#### Data
'''

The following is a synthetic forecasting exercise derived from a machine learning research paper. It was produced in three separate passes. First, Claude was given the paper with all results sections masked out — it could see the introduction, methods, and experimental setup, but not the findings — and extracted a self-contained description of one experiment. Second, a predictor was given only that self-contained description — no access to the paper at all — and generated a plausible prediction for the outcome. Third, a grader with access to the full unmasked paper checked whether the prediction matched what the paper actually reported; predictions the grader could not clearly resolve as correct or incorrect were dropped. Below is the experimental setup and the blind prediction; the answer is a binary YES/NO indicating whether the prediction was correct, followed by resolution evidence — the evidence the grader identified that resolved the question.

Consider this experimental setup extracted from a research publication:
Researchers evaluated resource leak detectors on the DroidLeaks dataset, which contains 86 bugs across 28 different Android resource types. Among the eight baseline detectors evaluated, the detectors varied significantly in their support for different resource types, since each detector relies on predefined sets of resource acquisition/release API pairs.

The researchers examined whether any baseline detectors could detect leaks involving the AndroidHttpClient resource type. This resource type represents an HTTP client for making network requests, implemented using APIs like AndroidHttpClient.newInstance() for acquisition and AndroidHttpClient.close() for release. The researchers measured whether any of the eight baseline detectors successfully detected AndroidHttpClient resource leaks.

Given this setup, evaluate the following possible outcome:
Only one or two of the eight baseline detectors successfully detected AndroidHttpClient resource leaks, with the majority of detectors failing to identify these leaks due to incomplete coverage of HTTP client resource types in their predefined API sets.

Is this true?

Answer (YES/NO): NO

'''

#### Task requirements
Output only the count of lines in the data containing "sets".

#### Written response
2